• SHORT PROBLEM: Copy every line of the records below verbatim, omitting the pictures.

• Extracted records:
++++++++++

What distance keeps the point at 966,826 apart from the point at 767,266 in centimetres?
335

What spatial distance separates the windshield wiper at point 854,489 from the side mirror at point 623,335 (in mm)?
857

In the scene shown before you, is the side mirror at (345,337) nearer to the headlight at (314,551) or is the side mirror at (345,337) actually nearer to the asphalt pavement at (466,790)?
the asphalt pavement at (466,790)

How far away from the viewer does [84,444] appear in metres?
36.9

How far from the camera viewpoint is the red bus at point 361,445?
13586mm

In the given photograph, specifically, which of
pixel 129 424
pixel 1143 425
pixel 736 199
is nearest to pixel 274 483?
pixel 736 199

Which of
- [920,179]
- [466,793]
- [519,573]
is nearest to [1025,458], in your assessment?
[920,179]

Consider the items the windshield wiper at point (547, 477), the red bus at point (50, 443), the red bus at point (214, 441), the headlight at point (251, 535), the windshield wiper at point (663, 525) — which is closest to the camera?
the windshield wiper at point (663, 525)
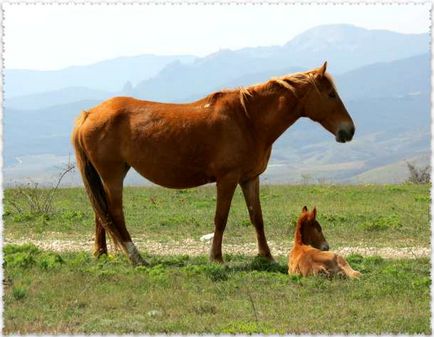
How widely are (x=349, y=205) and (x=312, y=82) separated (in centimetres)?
888

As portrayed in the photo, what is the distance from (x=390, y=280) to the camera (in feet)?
32.8

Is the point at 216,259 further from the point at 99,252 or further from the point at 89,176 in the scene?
the point at 89,176

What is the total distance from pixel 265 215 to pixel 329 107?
6.26 m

++++++++++

• TASK OUTPUT:
What distance keeps the point at 966,826 apart from the point at 767,266 in centimetres?
335

What spatial distance separates the windshield wiper at point 854,489 from the side mirror at point 623,335 (in mm)?
857

In the scene shown before you, is the side mirror at (345,337) nearer to the headlight at (314,551) or is the side mirror at (345,337) actually nearer to the asphalt pavement at (466,790)?
the asphalt pavement at (466,790)

How far away from the viewer does [84,444] appear in metres?
36.9

How far from the camera viewpoint is the red bus at point 361,445?
13586mm

In the given photograph, specifically, which of
pixel 129 424
pixel 1143 425
pixel 736 199
is nearest to pixel 274 483?
pixel 736 199

Which of
- [920,179]
- [466,793]
- [519,573]
is nearest to [1025,458], in your assessment?
[920,179]

Consider the items the windshield wiper at point (547, 477), the red bus at point (50, 443), the red bus at point (214, 441), the headlight at point (251, 535), the windshield wiper at point (663, 525) — which is closest to the camera?
the windshield wiper at point (663, 525)
How widely are (x=349, y=205) and (x=312, y=82) separated (in centimetres)?
888

As portrayed in the photo, what is the distance from (x=390, y=280) to the camera (in feet)?
32.8

Is the point at 216,259 further from the point at 99,252 or further from the point at 89,176 in the scene?
the point at 89,176

What is the total distance from pixel 265 215 to pixel 329 107?
6.26 m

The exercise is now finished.